In American Lit, Amelia Kindl asked to borrow my pen. She used my name, too. She leaned over from the desk next to mine and whispered, “Hey, Elise, could I borrow a pen?”
I said, “Sure,” and smiled at her, because I read in a psychology study that people like you more when you smile.
She said, “Thanks,” and smiled back. Then we both turned our attention to the teacher, so it’s not like that was the beginning of a lengthy and fulfilling conversation, but it was something. It was an acknowledgment that I existed. If I didn’t exist, why would I have pens?
I liked Amelia. I always had, ever since I first met her, in middle school. She was smart but not nerdy, artistic but not weird, and friendly to everyone. Amelia wasn’t popular in the Lizzie Reardon sense of the word, but she had a core group of girl friends, and I imagined them having slumber parties every weekend, making popcorn and doing craft projects and watching movies. I would like to be someone like Amelia.
After American Lit, I made the mistake of passing Lizzie Reardon in the hallway. Last year I knew Lizzie’s entire schedule and would follow incredibly byzantine routes, or hide in the bathroom until I was late to class, just to avoid her. This was a new year, with new schedules, so there was no accounting for Lizzie yet. She could be anywhere. Like in the hallway between American Lit and Chem.
I stared straight in front of me, using the ostrich approach: If you can’t see her, she can’t see you. But Lizzie is more wily than an ostrich.
“Elise!” She got directly in front of my face. I tried to ignore her, to keep walking. “Elise!” she called out again, in a singsongy way. “Don’t be rude. I’m talking to you.”
I stopped walking and stood very still. That’s the rabbit approach: If you don’t move, she can’t see you.
Lizzie looked me up and down and then up again, to stare directly into my eyes as she said, “Wow, you look like a ghost. Did you go outside once this entire summer?”
This was not, by any stretch of imagination, the worst thing Lizzie had ever said to me. By some stretches of the imagination, this was the kindest thing she had ever said to me.

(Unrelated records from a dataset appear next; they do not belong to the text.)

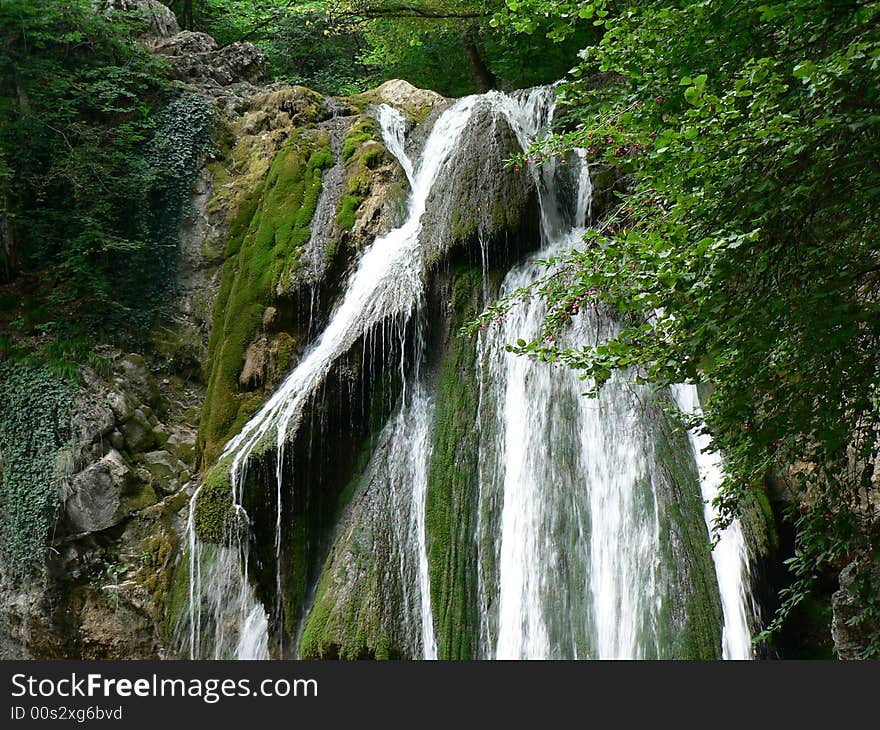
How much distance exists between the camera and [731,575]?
6.34 metres

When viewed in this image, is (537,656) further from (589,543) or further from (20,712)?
(20,712)

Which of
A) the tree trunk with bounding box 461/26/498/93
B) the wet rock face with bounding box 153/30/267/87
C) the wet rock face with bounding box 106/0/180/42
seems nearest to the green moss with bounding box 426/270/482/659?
the tree trunk with bounding box 461/26/498/93

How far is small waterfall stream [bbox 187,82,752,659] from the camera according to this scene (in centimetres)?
643

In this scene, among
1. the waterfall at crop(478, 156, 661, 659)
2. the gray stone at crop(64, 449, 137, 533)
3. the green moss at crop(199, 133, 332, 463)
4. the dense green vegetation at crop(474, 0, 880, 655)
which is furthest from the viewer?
the gray stone at crop(64, 449, 137, 533)

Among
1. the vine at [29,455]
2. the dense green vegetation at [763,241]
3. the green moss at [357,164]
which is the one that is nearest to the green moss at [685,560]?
the dense green vegetation at [763,241]

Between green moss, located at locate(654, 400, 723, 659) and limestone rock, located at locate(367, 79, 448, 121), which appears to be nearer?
green moss, located at locate(654, 400, 723, 659)

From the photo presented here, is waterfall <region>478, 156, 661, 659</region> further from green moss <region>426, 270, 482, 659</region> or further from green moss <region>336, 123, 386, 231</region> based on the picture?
green moss <region>336, 123, 386, 231</region>

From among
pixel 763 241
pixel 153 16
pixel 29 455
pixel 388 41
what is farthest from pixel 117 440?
pixel 388 41

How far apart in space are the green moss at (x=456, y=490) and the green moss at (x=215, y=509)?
2.06m

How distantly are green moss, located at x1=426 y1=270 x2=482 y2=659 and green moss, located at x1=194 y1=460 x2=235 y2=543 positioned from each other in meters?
2.06

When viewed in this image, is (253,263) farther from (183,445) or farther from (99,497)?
(99,497)

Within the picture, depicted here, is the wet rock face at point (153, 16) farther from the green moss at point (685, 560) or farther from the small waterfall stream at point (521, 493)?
the green moss at point (685, 560)

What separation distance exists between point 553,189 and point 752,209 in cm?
560

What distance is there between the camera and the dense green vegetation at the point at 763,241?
3.93 m
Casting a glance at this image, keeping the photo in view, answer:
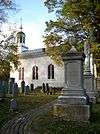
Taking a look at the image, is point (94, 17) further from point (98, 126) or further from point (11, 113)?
point (98, 126)

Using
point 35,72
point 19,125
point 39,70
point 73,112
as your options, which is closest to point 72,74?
point 73,112

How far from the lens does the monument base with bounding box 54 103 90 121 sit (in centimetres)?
1239

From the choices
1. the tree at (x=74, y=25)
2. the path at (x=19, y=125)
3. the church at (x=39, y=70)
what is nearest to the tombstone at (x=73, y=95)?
the path at (x=19, y=125)

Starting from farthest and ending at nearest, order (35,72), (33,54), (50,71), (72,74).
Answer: (33,54) → (35,72) → (50,71) → (72,74)

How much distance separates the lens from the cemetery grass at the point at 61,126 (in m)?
10.3

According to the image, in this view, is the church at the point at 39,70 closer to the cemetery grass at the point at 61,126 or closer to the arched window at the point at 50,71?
the arched window at the point at 50,71

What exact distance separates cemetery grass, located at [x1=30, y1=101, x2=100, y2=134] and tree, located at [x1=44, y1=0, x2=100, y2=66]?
46.9 feet

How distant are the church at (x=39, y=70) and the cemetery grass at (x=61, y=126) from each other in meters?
35.1

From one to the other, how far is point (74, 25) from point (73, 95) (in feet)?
54.7

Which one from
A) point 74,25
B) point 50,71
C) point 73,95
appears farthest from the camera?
point 50,71

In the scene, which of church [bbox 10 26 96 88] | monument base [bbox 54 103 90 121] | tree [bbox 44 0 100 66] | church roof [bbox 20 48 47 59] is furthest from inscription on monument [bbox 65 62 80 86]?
church roof [bbox 20 48 47 59]

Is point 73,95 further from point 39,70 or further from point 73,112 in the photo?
point 39,70

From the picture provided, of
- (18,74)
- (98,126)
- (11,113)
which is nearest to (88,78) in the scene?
(11,113)

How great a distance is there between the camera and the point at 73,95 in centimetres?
1319
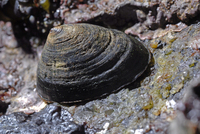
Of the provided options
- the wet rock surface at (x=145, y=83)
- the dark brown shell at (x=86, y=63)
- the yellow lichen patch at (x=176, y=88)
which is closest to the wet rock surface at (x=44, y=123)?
the wet rock surface at (x=145, y=83)

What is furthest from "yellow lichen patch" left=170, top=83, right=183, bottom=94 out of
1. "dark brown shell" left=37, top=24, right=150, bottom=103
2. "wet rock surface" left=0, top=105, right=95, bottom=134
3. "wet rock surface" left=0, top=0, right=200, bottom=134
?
"wet rock surface" left=0, top=105, right=95, bottom=134

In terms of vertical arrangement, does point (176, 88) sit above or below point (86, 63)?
below

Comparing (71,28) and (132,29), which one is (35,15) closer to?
(71,28)

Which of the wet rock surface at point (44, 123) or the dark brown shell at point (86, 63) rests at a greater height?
the dark brown shell at point (86, 63)

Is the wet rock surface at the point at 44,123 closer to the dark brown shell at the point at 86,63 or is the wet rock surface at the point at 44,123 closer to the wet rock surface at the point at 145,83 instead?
the wet rock surface at the point at 145,83

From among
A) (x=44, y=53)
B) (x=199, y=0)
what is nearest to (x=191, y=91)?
(x=199, y=0)

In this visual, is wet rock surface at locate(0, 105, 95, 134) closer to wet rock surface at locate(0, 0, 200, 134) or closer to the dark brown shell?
wet rock surface at locate(0, 0, 200, 134)

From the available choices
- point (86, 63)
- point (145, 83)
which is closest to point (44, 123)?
point (86, 63)

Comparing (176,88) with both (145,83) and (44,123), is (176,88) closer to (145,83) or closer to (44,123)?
(145,83)
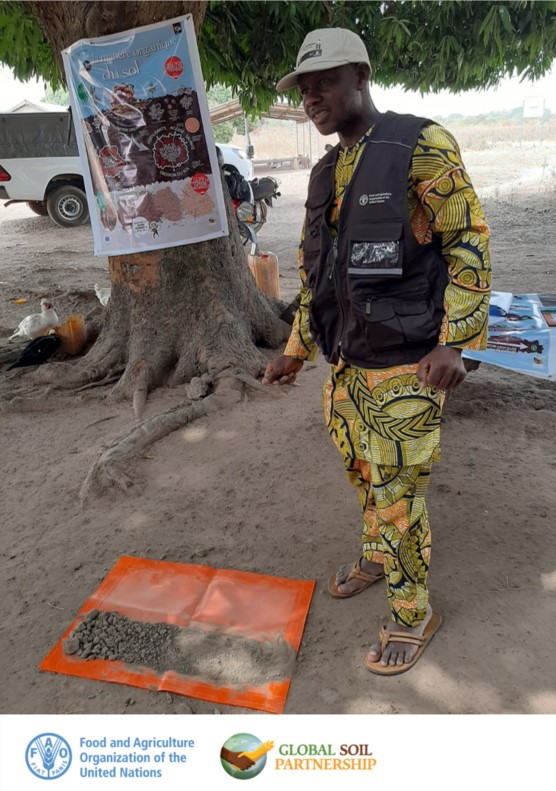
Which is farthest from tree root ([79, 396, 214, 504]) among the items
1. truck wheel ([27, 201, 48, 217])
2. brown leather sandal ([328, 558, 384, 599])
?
truck wheel ([27, 201, 48, 217])

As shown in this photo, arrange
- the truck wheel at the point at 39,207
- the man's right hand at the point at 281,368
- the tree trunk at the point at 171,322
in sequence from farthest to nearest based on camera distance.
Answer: the truck wheel at the point at 39,207, the tree trunk at the point at 171,322, the man's right hand at the point at 281,368

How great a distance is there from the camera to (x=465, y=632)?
2156 mm

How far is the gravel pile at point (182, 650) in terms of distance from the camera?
2088 millimetres

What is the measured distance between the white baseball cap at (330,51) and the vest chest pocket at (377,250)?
0.46 metres

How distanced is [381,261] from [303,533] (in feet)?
5.10

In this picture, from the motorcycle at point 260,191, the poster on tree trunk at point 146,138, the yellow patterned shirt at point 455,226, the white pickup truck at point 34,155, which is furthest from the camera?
the white pickup truck at point 34,155

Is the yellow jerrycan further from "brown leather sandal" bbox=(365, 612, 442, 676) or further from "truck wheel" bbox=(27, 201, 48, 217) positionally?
"truck wheel" bbox=(27, 201, 48, 217)

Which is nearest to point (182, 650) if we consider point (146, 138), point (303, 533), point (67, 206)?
point (303, 533)

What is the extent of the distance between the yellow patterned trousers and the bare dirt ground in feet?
0.92

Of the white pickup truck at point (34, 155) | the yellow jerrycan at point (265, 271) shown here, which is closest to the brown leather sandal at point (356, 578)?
the yellow jerrycan at point (265, 271)

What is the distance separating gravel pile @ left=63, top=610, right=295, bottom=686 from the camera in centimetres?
209

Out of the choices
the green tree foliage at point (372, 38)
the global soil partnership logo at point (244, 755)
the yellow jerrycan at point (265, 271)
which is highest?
the green tree foliage at point (372, 38)

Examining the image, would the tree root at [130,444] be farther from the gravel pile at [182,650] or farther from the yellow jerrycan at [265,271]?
the yellow jerrycan at [265,271]

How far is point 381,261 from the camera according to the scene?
1.69m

But it cut me, the same way Lizzie always knew how to cut me. I realized now that for every moment I had spent inside, watching popular movies and reading celebrity gossip blogs, I should have been outside, tanning. For everything I had done, there was something just as important that I had never thought to do.
Aloud I said nothing, and in a fit of mercy or boredom, Lizzie left me to go on to class.
Soon it was lunchtime. Still no one had directly addressed me, other than Lizzie, and Amelia, that time she asked for a pen. Maybe my clothes were wrong. Maybe my haircut was wrong. Maybe my headband was wrong.
Or maybe, I reasoned, everyone was still getting caught up from their summers apart. Maybe no one was thinking about making new friends yet.
I went to the cafeteria, which is easily the worst place in the entire world. Like the rest of Glendale High, the cafeteria is dirty, loud, and low-ceilinged. It has almost no windows. Presumably this is because they don’t want you to be able to look outside and remember that there is a real world that isn’t always like this.
I walked into that cafeteria clutching my brown-bag lunch so tightly that my knuckles turned white. I faced a room filled with people who either hated me or didn’t know who I was. Those are the only two options. If you know me, then you hate me.